Buyback Under Scrutiny: Italy Between France and the US

How taxation on share repurchases is evolving and what it means for Italian companies

France, the US and beyond: different models

France has introduced the toughest buyback tax in Europe: 8% on capital reductions by large firms. The United States, by contrast, since 2023 applies a 1% levy on the market value of repurchases, with exemptions for employee plans and corporate reorganizations. The aim is to curb excessive buybacks and channel profits into investment and wages.

Other countries vary. The Netherlands withdrew a proposed 15% tax, fearing competitiveness issues. Spain applies a 0.2% financial transaction tax, but exempts buybacks for capital reduction or employee schemes. Ireland levies a 1% stamp duty, while Germany relies on general tax rules without ad hoc measures.

Italy: the Tobin tax and its exceptions

In Italy, buybacks fall under the Tobin tax, with rates of 0.1–0.2%, but capital cancellations are exempt.

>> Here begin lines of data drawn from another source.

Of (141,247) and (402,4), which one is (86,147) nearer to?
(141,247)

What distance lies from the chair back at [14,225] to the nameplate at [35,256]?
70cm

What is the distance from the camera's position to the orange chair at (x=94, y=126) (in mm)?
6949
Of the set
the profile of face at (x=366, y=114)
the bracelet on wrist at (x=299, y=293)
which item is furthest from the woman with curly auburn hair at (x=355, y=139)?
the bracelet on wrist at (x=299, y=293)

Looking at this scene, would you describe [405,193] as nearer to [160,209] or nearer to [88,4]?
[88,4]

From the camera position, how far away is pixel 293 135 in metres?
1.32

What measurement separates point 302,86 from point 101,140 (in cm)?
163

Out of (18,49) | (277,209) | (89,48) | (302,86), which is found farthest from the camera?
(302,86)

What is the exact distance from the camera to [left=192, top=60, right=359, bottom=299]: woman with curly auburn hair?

This uneven framework fuels debate on whether to reform and introduce clearer rules.

Unimpresa: balance over ideology

According to Unimpresa’s Vice President Giuseppe Spadafora:

“We must not demonize buybacks, but assess whether they drain resources from growth. Italy should avoid duplications with the Tobin tax and not punish already struggling companies. The priority is credit for SMEs and profits reinvested in jobs and innovation.”

Which way forward?

Unimpresa’s Research Center outlines three possible paths:

  • the US model, a light, broad levy;
  • the French model, targeted only at capital reductions;
  • an extension of the Tobin tax, which risks double taxation.

Each option carries consequences for tax revenue and market competitiveness.